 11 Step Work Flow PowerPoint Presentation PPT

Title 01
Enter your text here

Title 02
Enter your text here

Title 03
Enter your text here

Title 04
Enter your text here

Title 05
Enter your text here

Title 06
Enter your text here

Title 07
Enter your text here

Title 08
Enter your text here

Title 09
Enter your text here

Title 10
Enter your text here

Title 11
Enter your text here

------------------------

» **ABOUT THIS TASK**: Look through the entries above, and wherever a line holds the word "Title", copy it.

» **SOLUTION TO THE EXERCISE**:
Title 01
Title 02
Title 03
Title 04
Title 05
Title 06
Title 07
Title 08
Title 09
Title 10
Title 11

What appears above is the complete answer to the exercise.